Are you self-hosting LLMs (AI models) on your headless servers? I’d like to hear about your hardware setup. What server do you have your GPUs in?
When I do a hardware refresh I’d like to ensure my next server can support GPU(s?) for local LLM inferencing. I figured I could put in either a 4090 or x2 3090’s(?) maybe into an R730. But I’ve only barely started to research this. Maybe it isn’t practical.
I don’t know much other hardware lineups besides the Dell R7xx lineup.
I host oobagooba on an R710 as a model server API, and host sillytavern and stable diffusion which use oobagooba as clients. I use an R710 using a CPU, so as you can imagine inferencing is so slow it’s basically unusable. But I wired it up as a proof of concept.
I’m curious what other people who self-host LLMs do. I’m aware of remote options like Mancer or Runpod. I’d like the option for purely local inferencing.

Saved data entries:

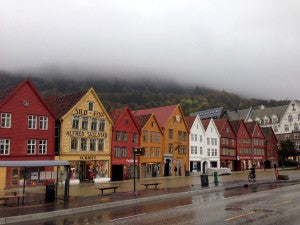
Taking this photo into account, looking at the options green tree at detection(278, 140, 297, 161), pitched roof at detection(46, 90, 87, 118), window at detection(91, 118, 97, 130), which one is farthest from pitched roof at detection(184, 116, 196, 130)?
green tree at detection(278, 140, 297, 161)

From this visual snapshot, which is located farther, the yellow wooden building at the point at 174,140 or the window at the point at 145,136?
the yellow wooden building at the point at 174,140

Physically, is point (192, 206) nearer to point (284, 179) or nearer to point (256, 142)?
point (284, 179)

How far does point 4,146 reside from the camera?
41.8m

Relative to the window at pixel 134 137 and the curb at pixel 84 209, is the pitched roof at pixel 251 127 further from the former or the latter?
the curb at pixel 84 209

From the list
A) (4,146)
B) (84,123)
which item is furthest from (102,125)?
(4,146)

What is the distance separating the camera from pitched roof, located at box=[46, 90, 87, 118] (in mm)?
49375

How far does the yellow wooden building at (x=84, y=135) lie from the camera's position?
157ft

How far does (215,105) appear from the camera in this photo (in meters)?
162

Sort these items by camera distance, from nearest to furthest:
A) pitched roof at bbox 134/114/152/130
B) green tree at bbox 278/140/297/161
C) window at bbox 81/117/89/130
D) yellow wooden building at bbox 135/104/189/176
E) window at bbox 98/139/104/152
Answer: window at bbox 81/117/89/130 → window at bbox 98/139/104/152 → pitched roof at bbox 134/114/152/130 → yellow wooden building at bbox 135/104/189/176 → green tree at bbox 278/140/297/161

Prompt A ▸
Answer these questions using the forum post about self-hosting LLMs:
(i) On which server does the poster run oobagooba?
(ii) Which GPU setups does the poster think might go into an R730?
(iii) Which remote options does the poster say they know about?
Prompt B ▸ Resume the forum post about self-hosting LLMs, picking up right after its final sentence.
These entries come from a different source than the forum post.

Expected output A ▸
(i) An R710.
(ii) Either a 4090 or two 3090s.
(iii) Mancer and Runpod.

Expected output B ▸
Thanks all
https://www.ebay.com/itm/364128788438?mkcid=16&mkevt=1&mkrid=711-127632-2357-0&ssspo=XkOKzd0RR_6&sssrc=4429486&ssuid=9jfKf00cSoK&var=&widget_ver=artemis&media=COPY
At least according to this fairly detailed eBay listing you might be limited in what GPUs you can run in an R730. It states a 300w max per card and double width, which would eliminate both the power and physical requirements of the 3090/4090. You could run say some Tesla P40s but they would be a bit slower.
Another option would to be just buy a rack mount 4U case and say a X99 motherboard (same era CPU as the R730) which would give you a bit more flexibility in running 3090/4090 cards so long as you had a 1200w or so PSU.
Yeah running a 4U case and assembling it with “plain desktop” hardware but rack mounted and headless is definitely an option too. I might be asking too much of server hardware to take R730s (or any racked datacenter hardware) and fit them to a role they weren’t designed for. These are good thoughts and useful links, thank you.